Dorotea Dolinšek: As I delve into the lab work, I’ve come to realize that plans often undergo unexpected transformations. Despite initially intending to solely gather samples from my belly button, I’ve discovered alternative approaches that prove to be more effective. Adaptation and methodological adjustments have become an integral part of my current stage, where I am actively developing the protocol for the microbial inoculation process. This ongoing evolution ensures that the project remains fluid and open to change.

How did you first become interested in the radical environment of outer space?

Dorotea Dolinšek: Having received training as a painter, my natural inclination led me towards exploring the realms of outer space and alternative habitats. However, I soon came to the realization that merely depicting technology through my artwork was insufficient—I yearned to actively utilize it as a tool and something to reflect upon. Outer space, in particular, captivated my interest due to its ability to challenge our perceptions of being human, both on Earth and in the vastness beyond. The extreme and radical environment of space forces us to critically reconsider every aspect of our existence, which intrigues me to a great extend.

While space is often seen as the realm where the most advanced version of humanity should emerge, I began to question the infrastructure that underpins our presence there. It became evident to me that this infrastructure itself speaks volumes about our inherently anthropocentric way of existing on Earth. As a result, infrastructure, tool, technology and survival strategies became a recurring theme in my project. However, I didn’t simply recycle it; instead, I adapted it to fit into the narrative I sought to convey.

Delving further into the exploration of outer space, I gradually came to recognize that Earth itself is undergoing a radical transformation. The anthropocentric manner in which we inhabit our planet is contributing to an increasingly radicalized environment. This realization further fueled my artistic endeavors, pushing me to explore the intricate relationship between humanity, non-human agents, technology, and the accelerated changes of our earthly home.

Credit: Ars Electronica / Mario Schmidhumer

And what are the next steps for this project?

Dorotea Dolinšek: I am currently stationed at the Ars Electronica Center’s BioLab, where I will be dedicating my time until the end of June. This space serves as my primary workspace for the project, where I collaborate with scientist Anastasia Bragina. Simultaneously I am remotely developing the exoskleletion-design with designer Barbara Susnik. Upon returning to Kersnikova Institute, we have plans to construct the technological part of the project together with artist Dimitri Morozov. I feel grateful to collaborate with such an exceptional assemblage of wonderful experts. Once the project reaches its completion, it will be showcased at the highly anticipated Ars Electronica Festival, scheduled to take place in September. This prestigious event will serve as a platform for presenting the finished outcome of our collective efforts.

Any plans for the future?

Dorotea Dolinšek: My focus is on the current, ongoing pursuit of cultivating and expanding my artistic practice.

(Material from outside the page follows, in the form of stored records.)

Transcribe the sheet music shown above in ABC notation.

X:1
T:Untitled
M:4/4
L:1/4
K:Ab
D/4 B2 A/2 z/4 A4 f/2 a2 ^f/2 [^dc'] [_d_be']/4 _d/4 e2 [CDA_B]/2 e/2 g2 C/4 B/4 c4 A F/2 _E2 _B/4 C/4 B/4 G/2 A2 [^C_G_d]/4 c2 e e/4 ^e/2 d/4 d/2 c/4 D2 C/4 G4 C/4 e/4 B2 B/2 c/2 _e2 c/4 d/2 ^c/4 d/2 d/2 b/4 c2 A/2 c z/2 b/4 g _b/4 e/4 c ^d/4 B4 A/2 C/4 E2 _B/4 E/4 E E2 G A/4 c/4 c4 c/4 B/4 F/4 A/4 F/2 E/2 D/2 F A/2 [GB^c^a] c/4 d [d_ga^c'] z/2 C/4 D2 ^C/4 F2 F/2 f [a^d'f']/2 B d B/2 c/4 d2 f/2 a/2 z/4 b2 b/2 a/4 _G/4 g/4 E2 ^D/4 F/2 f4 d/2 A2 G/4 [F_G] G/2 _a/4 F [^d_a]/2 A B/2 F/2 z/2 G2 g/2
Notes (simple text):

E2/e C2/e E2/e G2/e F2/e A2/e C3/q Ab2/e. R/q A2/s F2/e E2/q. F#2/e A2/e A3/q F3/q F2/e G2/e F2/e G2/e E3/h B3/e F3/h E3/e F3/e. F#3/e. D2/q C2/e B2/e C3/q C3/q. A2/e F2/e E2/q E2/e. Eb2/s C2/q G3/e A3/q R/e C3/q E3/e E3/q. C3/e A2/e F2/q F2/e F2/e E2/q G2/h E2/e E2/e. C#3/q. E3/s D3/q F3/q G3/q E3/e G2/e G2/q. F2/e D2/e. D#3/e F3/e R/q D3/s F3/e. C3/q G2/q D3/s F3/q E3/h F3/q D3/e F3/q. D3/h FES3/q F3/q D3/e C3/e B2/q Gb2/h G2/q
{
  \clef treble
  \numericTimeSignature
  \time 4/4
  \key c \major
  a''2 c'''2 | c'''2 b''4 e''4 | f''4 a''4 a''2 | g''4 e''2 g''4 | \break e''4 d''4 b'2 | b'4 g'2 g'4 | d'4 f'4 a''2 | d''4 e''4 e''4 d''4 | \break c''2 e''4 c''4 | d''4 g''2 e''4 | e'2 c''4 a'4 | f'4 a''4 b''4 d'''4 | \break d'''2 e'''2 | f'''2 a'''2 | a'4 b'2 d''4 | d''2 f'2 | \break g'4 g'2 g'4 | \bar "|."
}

Do you have any tips for aspiring media artists who want to participate in residences?

Dorotea Dolinšek: When it comes to applying for EMAP, I believe it is essential to carefully consider and select the right partner and institution to collaborate with. Having a strong idea, accompanied y a well-thought-out plan, is of course crucial. Then again, what might be even more crucial is the flexibility one should possess to turn everything one has made upside down or even destroy in order to get to the core of the initial point of departure.

This and other exciting projects will be on display at the Ars Electronica Festival from September 6 to 10, 2023.

Dorotea Dolinšek is Ljubljana based post media artist. She holds a bachelor degree in painting that she gained at Academy of fine arts in Venice. Currently, she’s working on her master thesis at Academy in Ljubljana, Video and new media art department. She’s collaborating with Kersnikova Institute (Kapelica Gallery) since 2020. In 2021 she received a student award at the International Festival of Computer Arts in Maribor, Slovenia.